Consolidated Edison, Inc. (ED), headquartered in New York, engages in the regulated electric, gas, and steam delivery businesses. With a market cap of $33.4 billion, the company is committed to providing safe and reliable energy services to millions of customers across its service territories.
Shares of this leading utility have underperformed the broader market considerably over the past year. ED has gained 6.5% over this time frame, while the broader S&P 500 Index ($SPX) has rallied nearly 30.4%. In 2024, ED’s stock rose 6%, compared to the SPX’s 23.1% rise on a YTD basis.
Narrowing the focus, ED’s underperformance is apparent compared to the Utilities Select Sector SPDR Fund (XLU). The exchange-traded fund has gained about 28.3% over the past year. Moreover, the ETF’s 25.1% gains on a YTD basis outshine the stock’s single-digit returns over the same time frame.

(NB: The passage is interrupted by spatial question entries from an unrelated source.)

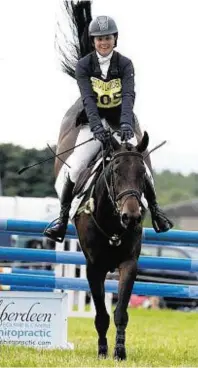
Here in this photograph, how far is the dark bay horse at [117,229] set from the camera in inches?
352

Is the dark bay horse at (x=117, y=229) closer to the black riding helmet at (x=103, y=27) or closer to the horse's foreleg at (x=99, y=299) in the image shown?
the horse's foreleg at (x=99, y=299)

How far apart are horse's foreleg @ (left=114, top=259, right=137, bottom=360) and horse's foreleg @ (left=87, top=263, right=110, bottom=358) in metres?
0.39

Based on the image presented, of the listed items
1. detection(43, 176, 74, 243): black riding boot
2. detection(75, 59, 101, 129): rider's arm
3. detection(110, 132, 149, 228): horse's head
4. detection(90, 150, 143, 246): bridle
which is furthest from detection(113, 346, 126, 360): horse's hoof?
detection(75, 59, 101, 129): rider's arm

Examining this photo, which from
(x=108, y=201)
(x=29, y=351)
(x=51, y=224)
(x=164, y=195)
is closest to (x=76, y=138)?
(x=51, y=224)

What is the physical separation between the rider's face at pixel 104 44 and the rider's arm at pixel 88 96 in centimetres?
23

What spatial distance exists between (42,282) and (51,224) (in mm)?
733

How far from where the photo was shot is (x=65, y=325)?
10.9m

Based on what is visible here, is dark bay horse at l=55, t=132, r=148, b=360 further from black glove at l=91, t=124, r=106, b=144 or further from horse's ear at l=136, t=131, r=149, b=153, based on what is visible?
black glove at l=91, t=124, r=106, b=144

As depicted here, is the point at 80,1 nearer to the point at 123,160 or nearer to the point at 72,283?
the point at 72,283

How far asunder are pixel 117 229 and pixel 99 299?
0.80 meters

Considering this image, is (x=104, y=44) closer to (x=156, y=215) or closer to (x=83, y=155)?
(x=83, y=155)

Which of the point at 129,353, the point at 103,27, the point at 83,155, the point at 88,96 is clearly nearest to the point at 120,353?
the point at 129,353

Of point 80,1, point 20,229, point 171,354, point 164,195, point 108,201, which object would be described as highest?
point 80,1

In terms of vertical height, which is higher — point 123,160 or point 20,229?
point 123,160
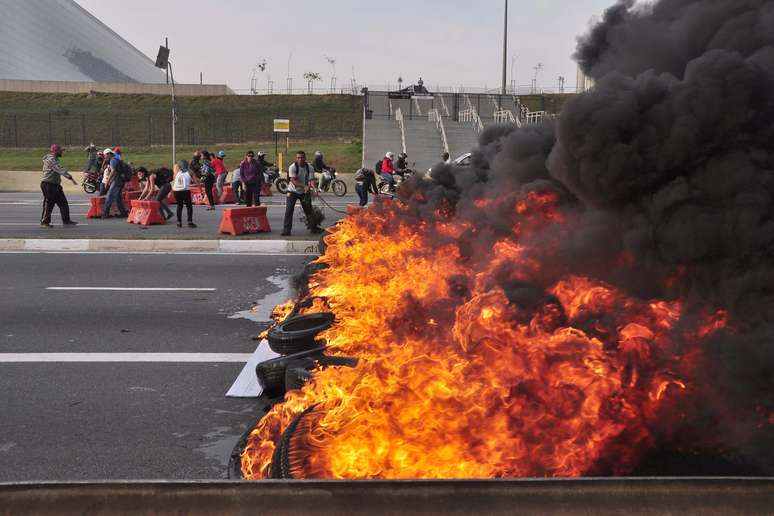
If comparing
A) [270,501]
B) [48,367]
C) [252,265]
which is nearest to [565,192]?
[270,501]

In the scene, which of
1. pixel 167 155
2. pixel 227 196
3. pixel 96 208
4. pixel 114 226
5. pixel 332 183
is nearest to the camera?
pixel 114 226

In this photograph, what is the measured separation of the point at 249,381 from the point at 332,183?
19.9m

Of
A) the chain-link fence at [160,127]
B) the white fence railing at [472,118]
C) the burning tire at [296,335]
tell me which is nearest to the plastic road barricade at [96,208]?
the burning tire at [296,335]

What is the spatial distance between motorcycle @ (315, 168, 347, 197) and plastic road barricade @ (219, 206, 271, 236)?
440 inches

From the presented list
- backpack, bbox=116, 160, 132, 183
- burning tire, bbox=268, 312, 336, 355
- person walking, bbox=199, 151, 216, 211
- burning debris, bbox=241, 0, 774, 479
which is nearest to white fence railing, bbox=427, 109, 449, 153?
person walking, bbox=199, 151, 216, 211

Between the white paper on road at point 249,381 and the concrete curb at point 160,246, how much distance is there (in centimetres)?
570

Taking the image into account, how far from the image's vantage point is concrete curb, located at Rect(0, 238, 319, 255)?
11.5 m

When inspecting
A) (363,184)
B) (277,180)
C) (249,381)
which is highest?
(277,180)

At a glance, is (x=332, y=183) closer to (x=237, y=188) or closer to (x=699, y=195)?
(x=237, y=188)

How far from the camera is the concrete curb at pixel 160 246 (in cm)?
1151

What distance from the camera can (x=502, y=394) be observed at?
337cm

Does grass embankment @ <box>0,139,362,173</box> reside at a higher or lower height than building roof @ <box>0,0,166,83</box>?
lower

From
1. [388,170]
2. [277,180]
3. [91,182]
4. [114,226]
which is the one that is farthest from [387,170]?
[91,182]

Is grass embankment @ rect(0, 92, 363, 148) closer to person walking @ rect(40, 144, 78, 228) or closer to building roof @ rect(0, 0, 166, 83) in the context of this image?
building roof @ rect(0, 0, 166, 83)
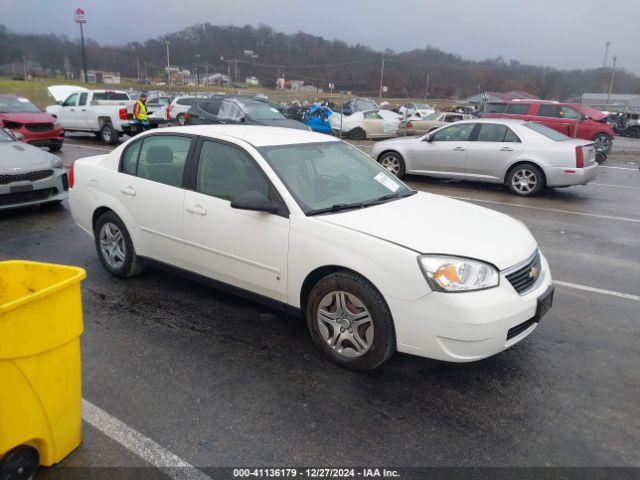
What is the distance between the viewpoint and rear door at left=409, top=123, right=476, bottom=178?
11172mm

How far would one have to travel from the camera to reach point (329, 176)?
4.41 meters

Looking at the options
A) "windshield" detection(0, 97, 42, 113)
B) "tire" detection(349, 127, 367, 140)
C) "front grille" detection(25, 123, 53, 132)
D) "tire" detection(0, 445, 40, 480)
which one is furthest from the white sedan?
"tire" detection(349, 127, 367, 140)

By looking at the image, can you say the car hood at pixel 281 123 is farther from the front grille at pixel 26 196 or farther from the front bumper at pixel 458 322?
the front bumper at pixel 458 322

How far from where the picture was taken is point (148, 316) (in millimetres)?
4461

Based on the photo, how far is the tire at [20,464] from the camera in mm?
2379

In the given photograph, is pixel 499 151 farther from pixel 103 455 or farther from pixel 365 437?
pixel 103 455

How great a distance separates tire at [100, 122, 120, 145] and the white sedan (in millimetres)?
13725

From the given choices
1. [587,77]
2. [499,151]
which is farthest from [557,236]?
[587,77]

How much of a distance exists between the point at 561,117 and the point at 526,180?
8463 millimetres

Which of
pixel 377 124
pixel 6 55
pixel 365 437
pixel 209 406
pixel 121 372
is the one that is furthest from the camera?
pixel 6 55

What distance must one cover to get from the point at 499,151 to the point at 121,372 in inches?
357

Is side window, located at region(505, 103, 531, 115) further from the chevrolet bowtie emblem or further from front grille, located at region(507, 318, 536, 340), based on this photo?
front grille, located at region(507, 318, 536, 340)

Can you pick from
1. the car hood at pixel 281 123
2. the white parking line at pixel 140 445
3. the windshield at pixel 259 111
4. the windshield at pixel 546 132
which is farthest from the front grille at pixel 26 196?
the windshield at pixel 546 132

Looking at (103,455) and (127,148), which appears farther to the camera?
(127,148)
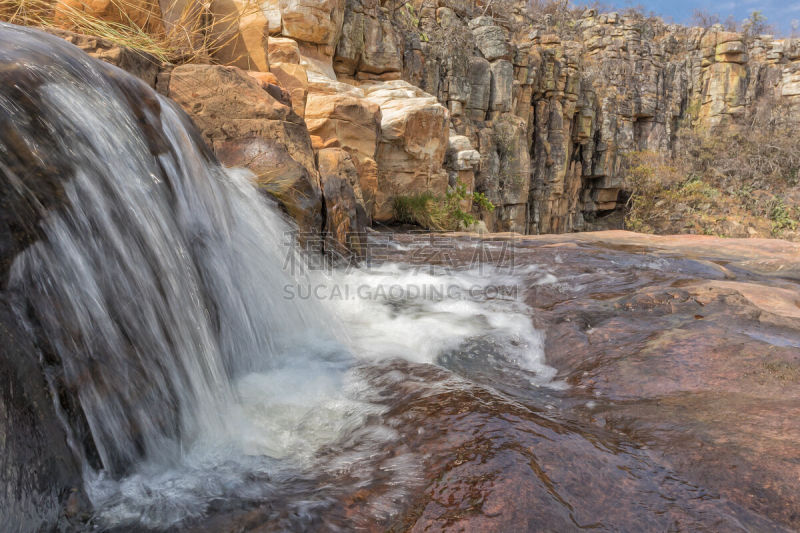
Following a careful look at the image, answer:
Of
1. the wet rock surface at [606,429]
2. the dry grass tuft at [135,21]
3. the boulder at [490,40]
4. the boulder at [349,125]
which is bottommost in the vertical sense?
the wet rock surface at [606,429]

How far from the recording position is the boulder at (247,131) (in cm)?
375

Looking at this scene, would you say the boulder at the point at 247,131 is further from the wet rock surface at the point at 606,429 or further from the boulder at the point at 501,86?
the boulder at the point at 501,86

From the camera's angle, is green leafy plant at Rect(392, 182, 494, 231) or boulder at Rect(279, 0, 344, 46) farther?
green leafy plant at Rect(392, 182, 494, 231)

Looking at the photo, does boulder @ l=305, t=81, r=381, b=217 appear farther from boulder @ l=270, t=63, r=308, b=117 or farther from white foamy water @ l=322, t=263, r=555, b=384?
white foamy water @ l=322, t=263, r=555, b=384

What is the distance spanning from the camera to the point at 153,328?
64.9 inches

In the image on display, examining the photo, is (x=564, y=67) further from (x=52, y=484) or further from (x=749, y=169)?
(x=52, y=484)

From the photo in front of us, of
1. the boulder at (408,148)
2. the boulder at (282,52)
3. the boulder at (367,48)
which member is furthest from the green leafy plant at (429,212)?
the boulder at (367,48)

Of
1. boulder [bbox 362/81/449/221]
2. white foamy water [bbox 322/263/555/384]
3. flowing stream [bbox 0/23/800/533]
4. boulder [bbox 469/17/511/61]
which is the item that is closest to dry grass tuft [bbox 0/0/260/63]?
flowing stream [bbox 0/23/800/533]

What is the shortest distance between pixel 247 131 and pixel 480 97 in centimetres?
1527

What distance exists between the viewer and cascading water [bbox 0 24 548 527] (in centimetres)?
127

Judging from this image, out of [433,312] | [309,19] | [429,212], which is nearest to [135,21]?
[433,312]

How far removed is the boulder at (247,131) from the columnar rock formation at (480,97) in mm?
16

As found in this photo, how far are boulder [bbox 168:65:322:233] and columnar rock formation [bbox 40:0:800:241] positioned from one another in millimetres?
16

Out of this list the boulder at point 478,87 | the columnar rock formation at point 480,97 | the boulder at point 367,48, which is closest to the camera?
the columnar rock formation at point 480,97
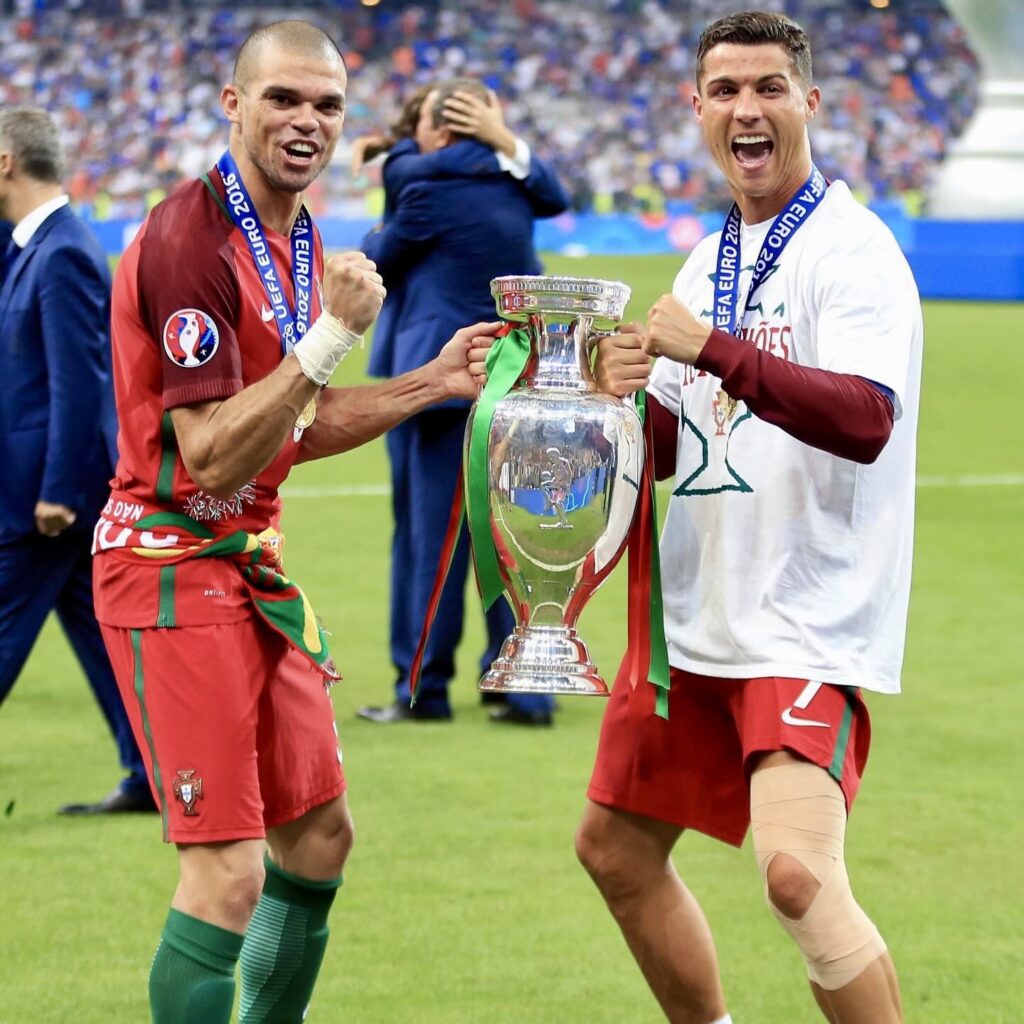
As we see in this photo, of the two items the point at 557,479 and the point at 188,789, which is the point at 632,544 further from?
the point at 188,789

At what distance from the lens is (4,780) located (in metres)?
5.92

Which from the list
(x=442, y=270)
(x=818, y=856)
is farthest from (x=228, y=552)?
(x=442, y=270)

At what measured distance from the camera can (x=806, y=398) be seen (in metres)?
2.94

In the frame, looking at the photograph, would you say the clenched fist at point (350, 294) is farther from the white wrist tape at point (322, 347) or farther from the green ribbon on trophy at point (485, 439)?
the green ribbon on trophy at point (485, 439)

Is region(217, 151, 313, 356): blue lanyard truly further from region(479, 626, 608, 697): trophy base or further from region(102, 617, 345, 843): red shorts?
region(479, 626, 608, 697): trophy base

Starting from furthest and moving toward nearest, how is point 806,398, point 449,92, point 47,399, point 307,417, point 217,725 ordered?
point 449,92
point 47,399
point 307,417
point 217,725
point 806,398

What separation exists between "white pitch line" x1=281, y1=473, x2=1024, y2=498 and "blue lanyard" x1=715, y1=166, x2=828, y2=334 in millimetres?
8476

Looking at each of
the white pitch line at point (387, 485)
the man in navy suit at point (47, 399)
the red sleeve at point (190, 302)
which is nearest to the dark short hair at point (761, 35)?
the red sleeve at point (190, 302)

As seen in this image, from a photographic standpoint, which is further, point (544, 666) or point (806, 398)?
point (544, 666)

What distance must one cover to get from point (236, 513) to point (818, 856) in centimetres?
121

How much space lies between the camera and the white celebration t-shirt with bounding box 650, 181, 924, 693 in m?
3.15

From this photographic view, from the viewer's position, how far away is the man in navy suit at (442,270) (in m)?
6.44

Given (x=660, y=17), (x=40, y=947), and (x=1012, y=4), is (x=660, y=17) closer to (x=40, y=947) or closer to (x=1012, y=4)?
(x=1012, y=4)

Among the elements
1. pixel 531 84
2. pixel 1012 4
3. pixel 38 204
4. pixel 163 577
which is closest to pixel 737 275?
pixel 163 577
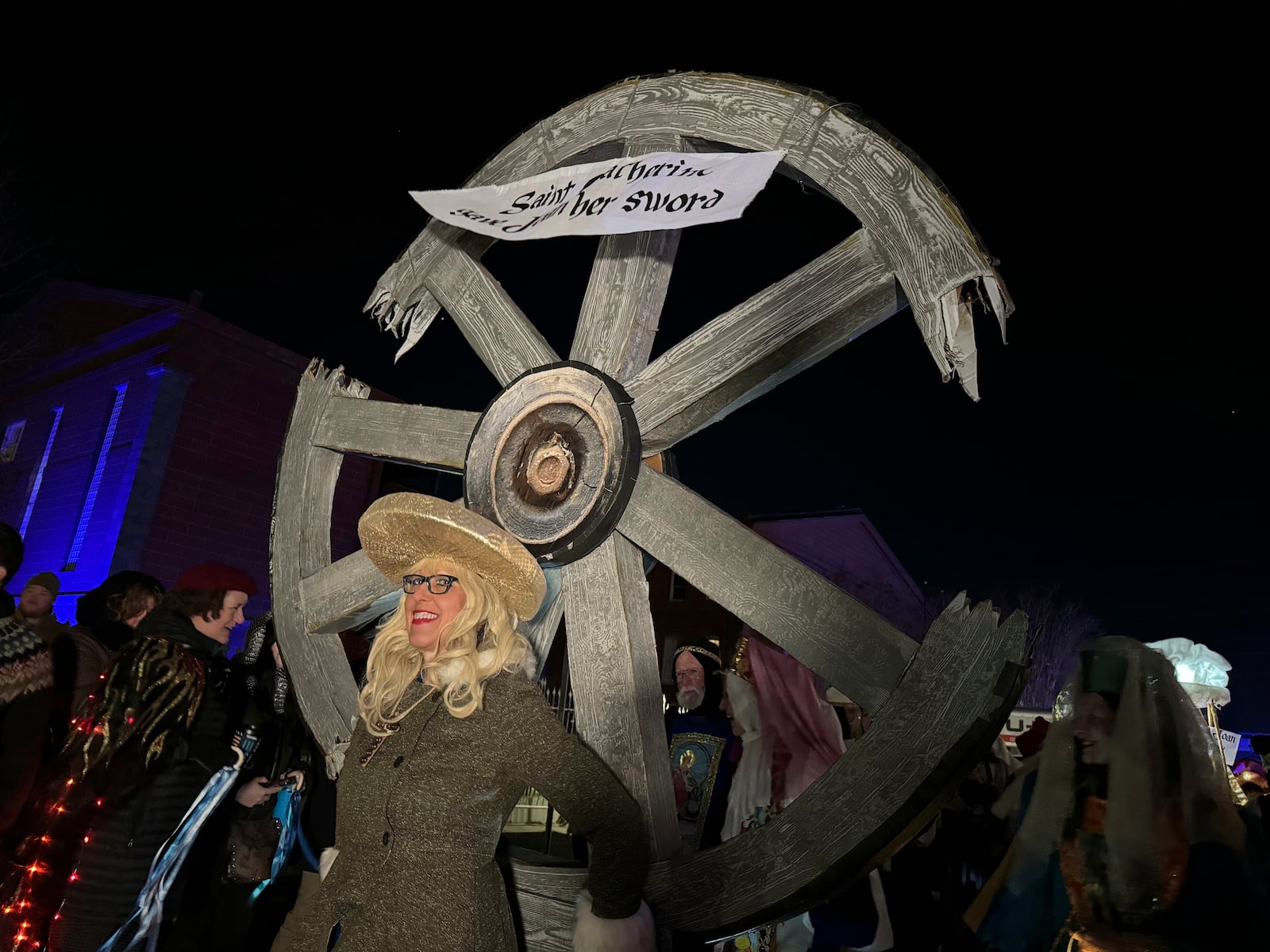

On Nov. 7, ED shares closed down more than 1% after reporting its Q3 results. Its adjusted EPS of $1.68 exceeded Wall Street expectations of $1.56. The company’s revenue was $4.1 billion, topping Wall Street forecasts of $4 billion. ED expects full-year adjusted EPS to be between $5.30 and $5.40.
For the current fiscal year, ending in December, analysts expect ED’s EPS to grow 5.1% to $5.33 on a diluted basis. The company’s earnings surprise history is impressive. It beat the consensus estimate in each of the last four quarters.
Among the 18 analysts covering ED stock, the consensus is a “Hold.” That’s based on four “Strong Buy” ratings, nine “Holds,” and five “Strong Sells.”
This configuration is more bullish than a month ago, with three analysts suggesting a “Strong Buy.”
On Nov. 11, RBC Capital analyst Shelby Tucker maintained a “Hold” rating on ED with a price target of $101, implying a potential upside of 4.7% from current levels.
The mean price target of $103 represents a 6.8% premium to ED’s current price levels. The Street-high price target of $116 suggests an upside potential of 20.3%.